Paralysed jockey rides horse again after miraculous recovery

A jockey who was paralysed in a car accident has defied the odds to ride horses again. 

Jemima Green, 27, of Beaminster, Dorset, in England’s south, was in the back seat of a car with friends  three years ago when they were hit head-on by a van.

After discovering that a spinal cord injury had left her paralysed from the waist down, Jemima told doctors she refused to give up on riding horses.

“I watched my friend sitting next to me die instantly and I suffered a spinal cord injury,” Ms Green said.

“I remember sitting in the hospital saying that I wanted to ride again and the doctors told me I never could. I said, ‘that’s not an option’.”

But miraculously, Ms Green found a way to ride again.

Jemima Green, 27, has recovered from a car accident which left her paralysed and is now using an exoskeleton to ride again. Source: Caters

She started walking with equipment made by Ekso Bionics as a way to strengthen her muscles, making it possible to ride on a horse despite her disability.

“I learned that the exoskeleton was the only way I can actually exercise. It got me standing and able to walk in a dynamic way,” she said. 

“I felt like I was exercising, which was very exciting, and it made it possible for me to strengthen my core so that I could control the horse again. It’s been a massive part of my rehabilitation. 

“It made it possible for me to compete twice and even do a race against able-bodied riders. I have had to take some time off for health reasons, but I hope to compete again by the end of the year.”

Paralysed rider’s incredible comeback

Ms Green placed first in a race against other disabled jockeys in May 2017 and came in third in a race against six able-bodied riders a month later.

She currently rides her horse twice a week and hopes to enter other competitions before the year’s end.

The 27-year-old has received many positive responses from people who have seen her using the exoskeleton to walk at events. 

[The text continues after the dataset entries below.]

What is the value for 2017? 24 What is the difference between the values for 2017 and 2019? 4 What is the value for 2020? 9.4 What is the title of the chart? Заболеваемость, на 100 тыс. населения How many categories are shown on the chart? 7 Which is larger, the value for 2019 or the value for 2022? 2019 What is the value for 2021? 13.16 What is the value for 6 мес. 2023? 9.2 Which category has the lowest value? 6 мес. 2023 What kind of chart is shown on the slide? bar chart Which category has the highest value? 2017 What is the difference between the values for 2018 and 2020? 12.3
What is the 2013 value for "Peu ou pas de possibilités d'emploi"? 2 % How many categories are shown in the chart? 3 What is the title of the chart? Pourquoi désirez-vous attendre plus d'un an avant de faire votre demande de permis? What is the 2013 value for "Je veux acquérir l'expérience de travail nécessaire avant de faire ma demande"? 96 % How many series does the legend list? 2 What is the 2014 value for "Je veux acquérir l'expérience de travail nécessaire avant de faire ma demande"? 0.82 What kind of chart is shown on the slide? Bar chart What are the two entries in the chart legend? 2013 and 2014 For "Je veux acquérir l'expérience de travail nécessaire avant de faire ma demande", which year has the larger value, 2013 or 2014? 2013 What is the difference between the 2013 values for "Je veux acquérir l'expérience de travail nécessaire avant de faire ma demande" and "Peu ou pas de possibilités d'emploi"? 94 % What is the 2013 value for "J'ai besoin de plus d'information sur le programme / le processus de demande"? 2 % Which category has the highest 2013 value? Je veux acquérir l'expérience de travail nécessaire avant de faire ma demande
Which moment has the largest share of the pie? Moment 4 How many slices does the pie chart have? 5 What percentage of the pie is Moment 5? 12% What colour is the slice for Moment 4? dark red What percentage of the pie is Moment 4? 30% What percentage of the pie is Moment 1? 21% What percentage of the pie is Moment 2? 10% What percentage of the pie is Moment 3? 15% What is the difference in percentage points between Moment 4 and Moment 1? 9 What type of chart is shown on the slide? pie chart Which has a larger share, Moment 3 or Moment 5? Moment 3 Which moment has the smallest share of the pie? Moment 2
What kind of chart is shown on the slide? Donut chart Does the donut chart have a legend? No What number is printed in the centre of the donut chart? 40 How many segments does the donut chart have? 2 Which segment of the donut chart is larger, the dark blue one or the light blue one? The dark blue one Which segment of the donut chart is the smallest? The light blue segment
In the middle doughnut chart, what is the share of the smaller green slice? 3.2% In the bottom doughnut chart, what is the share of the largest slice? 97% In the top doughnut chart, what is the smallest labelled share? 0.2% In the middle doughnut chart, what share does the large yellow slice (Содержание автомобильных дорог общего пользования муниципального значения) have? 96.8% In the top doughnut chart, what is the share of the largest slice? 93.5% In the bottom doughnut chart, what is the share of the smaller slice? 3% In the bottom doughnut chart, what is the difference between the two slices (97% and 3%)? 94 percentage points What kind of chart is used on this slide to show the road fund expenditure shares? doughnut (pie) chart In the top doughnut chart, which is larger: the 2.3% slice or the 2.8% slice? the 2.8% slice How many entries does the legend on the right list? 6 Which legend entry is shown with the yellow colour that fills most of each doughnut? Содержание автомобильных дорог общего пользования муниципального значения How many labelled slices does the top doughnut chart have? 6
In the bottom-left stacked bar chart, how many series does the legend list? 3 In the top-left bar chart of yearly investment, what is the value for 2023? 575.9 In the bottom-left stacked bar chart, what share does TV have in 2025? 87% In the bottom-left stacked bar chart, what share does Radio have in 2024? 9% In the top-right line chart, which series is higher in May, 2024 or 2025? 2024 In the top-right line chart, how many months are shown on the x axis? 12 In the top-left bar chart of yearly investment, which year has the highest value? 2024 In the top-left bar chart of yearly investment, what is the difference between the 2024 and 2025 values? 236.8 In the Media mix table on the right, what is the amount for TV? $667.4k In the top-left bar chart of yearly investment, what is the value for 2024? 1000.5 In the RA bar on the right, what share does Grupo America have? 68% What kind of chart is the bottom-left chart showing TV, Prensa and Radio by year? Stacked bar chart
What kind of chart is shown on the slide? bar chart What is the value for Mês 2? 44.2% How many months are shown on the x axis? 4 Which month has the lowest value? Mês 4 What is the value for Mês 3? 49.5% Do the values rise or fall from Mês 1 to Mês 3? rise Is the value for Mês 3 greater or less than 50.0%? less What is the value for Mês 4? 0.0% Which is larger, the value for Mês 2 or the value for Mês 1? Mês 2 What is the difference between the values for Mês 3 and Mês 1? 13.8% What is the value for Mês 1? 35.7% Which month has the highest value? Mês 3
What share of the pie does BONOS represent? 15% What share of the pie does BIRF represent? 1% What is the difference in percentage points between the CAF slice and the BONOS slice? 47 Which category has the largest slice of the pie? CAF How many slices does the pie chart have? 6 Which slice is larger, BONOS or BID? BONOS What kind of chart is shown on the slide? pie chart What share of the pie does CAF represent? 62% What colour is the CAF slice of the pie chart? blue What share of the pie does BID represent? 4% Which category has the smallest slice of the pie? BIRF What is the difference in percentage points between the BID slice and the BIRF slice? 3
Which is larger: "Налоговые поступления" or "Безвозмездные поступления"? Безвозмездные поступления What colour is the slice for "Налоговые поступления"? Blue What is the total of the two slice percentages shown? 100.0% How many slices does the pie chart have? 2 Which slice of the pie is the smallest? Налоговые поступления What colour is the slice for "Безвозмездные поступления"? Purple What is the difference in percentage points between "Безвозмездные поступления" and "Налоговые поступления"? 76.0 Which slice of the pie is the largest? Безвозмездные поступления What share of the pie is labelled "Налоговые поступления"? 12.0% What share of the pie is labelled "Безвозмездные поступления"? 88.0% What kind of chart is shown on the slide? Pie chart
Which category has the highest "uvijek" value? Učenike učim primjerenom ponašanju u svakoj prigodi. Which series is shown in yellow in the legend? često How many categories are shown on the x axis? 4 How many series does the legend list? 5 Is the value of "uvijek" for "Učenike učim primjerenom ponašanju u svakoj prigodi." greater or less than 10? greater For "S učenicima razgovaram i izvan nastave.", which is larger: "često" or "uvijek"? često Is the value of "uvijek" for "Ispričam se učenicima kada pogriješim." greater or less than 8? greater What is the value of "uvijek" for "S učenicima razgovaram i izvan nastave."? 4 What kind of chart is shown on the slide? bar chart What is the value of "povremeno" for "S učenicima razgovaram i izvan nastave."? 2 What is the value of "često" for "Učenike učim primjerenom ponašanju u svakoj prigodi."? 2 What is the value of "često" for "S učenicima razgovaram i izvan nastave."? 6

Children have even approached her and told her that she’s like ‘Iron Man.’ 

“It’s great to see everyone’s reactions, especially the children,” the jockey said. 

“People ask me what it is, I tell them it helps me walk and they are just amazed.”

After the accident Ms Green he was told by doctors she could never ride again. Source: Caters

She’s also noticed major improvements in the way she feels both when walking with the exoskeleton and while riding her horse.

“My fitness and stamina have increased and my feet don’t swell up like they used to,” she said.

“When I first started walking, I would get very hot and sweaty. That doesn’t happen anymore.”

Ms Green is currently working on improving her balance on the horse, something that has been difficult for her due to her weak lower back muscles. 

 “I’m trying to work on my balance on the horse and preventing myself from leaning back when I’m not supposed to,” she said.

“It’s quite difficult without the lower back muscles, but hopefully I get there soon.”